Владимир Гусев - Узловой момент
- Ну как же... А право человека на познание?
- Тебе знакомо такое понятие, как "научная этика"? Не все можно, даже если очень хочется. Кроме того, никто у меня этого права и не отнимал. Слышал же: "рядом с именами Ферма и Эйнштейна"! Просто чуть-чуть изменился круг моих научных интересов. Только что. Что и доказывает мою полную свободу выбора.
- Никогда не думал, что ты так честолюбив. Какая разница, кто именно придумал велосипед или телефон? Главное, - чтобы на пользу людям пошло.
Если бы все так рассуждали, у нас до сих пор не было бы ни того, ни другого, ни цветного телевизора.

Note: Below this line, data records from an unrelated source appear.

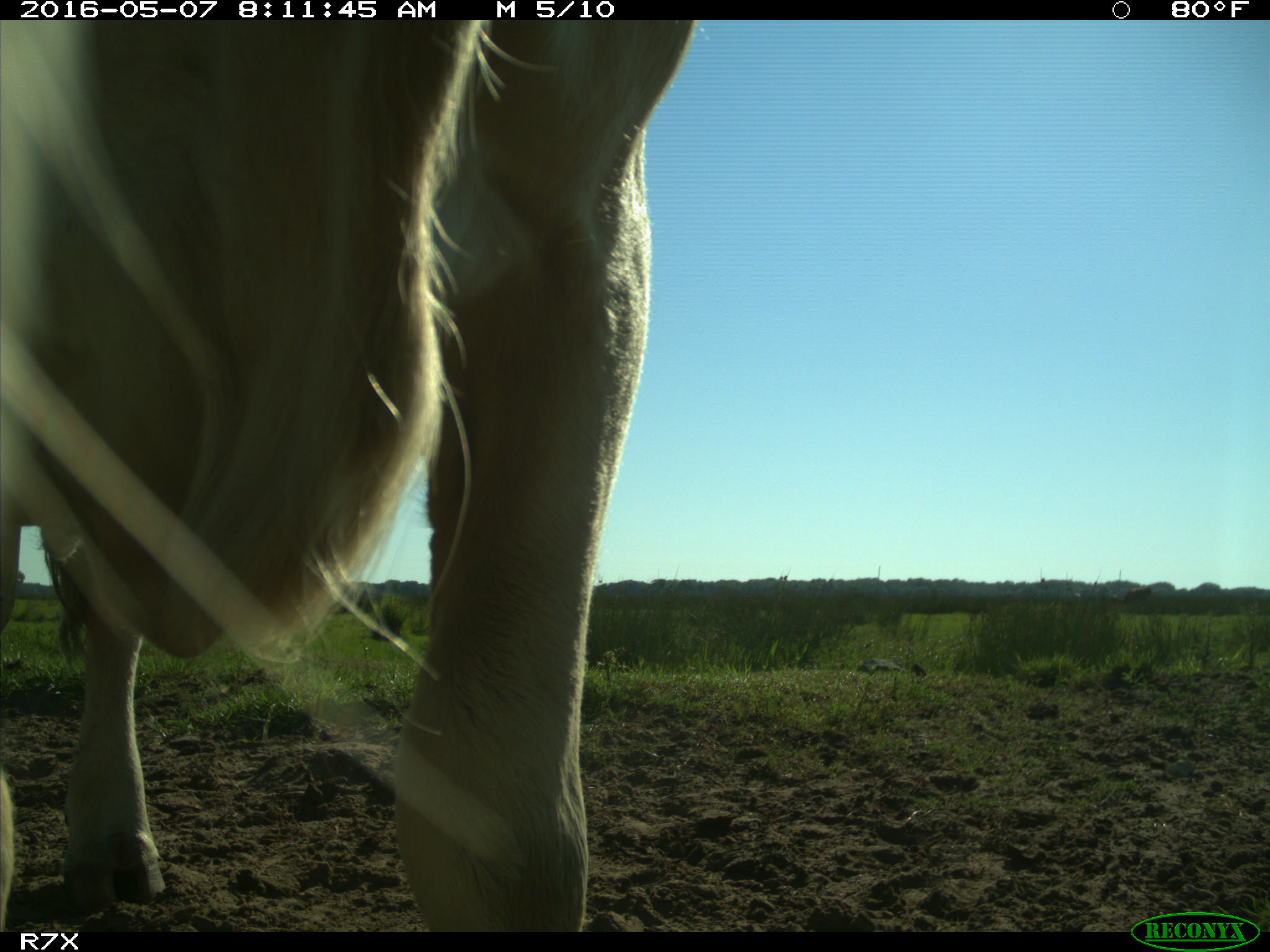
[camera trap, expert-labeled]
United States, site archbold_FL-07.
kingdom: Animalia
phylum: Chordata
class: Mammalia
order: Artiodactyla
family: Bovidae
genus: Bos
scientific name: Bos taurus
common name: domestic cow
Bos taurus (domestic cow).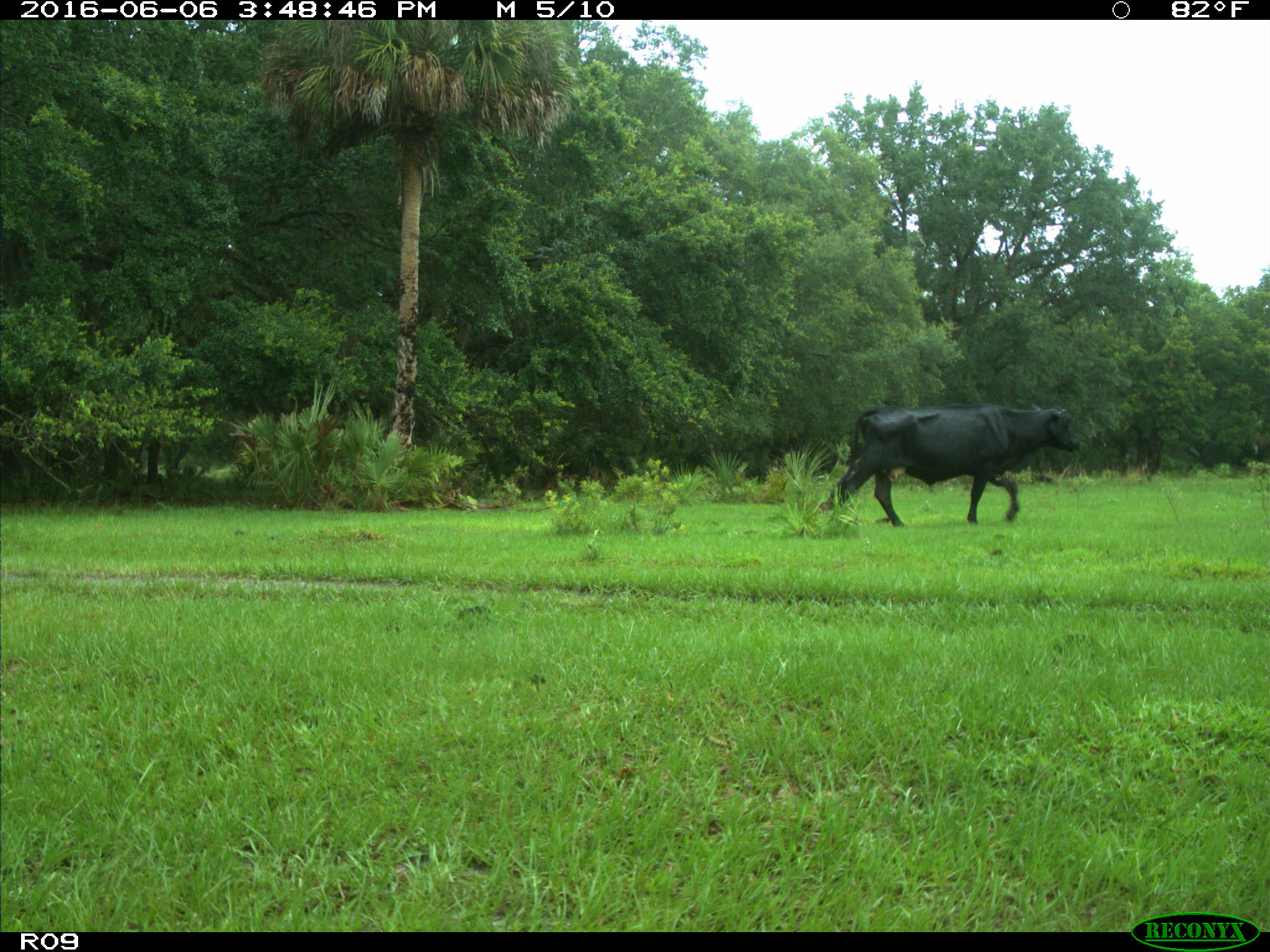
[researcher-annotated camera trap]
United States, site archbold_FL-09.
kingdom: Animalia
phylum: Chordata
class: Mammalia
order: Artiodactyla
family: Bovidae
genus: Bos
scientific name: Bos taurus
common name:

Потому как разница наблюдается, и весьма существенная. Во всяком деле должен быть личный интерес, понимаешь? Личный! - Бывший Покоритель Времени назидательно поднял вверх указательный палец перебинтованной руки. - Ведь что такое общественное? Сумма личного, - не стал дожидаться Игорь, пока я соберусь с мыслями. - Не будет второго, неоткуда взяться и первому. Нравится тебе это или нет - такова диалектика, а с нею не поспоришь. Я не честолюбив. Меня мало волнует, останется мое имя в памяти благодарного человечества или нет. Главное - чтобы оно не забыло меня отблагодарить при жизни. К счастью, в наше время общество умеет ценить заслуги личности. Ты знаешь, за сколько миллионов была последний раз продана рукопись Эйнштейна? А сколько получает Нобелевский лауреат, знаешь?
Я подавленно молчал. Игорь обесточил машину, снял гироскоп и гирьки с чашек весов, ударом ладони отломал панель со злополучным вольтметром и, оторвав провода, швырнул ее в ящик стола.
- Что-то не хочется мне в бесконечность попадать. Кстати, я уже понял, чем должен заниматься. Если я решу эту проблему, мне дадут две Нобелевки сразу!
- Чем же это?
- Пока секрет.
Игорь закрыл лабораторию, и мы длинным гулким коридором вышли сначала во двор института, а потом, мимо сонного вахтера в будочке проходной - на улицу. Уже зажглись первые фонари.
- Ну, мне на трамвай. О сегодняшнем - никому ни слова! - Игорь попытался подобно бронзовотелому атлету, поднять на прощание правую руку, но скривился от боли. Круто повернувшись, он исчез в переулке.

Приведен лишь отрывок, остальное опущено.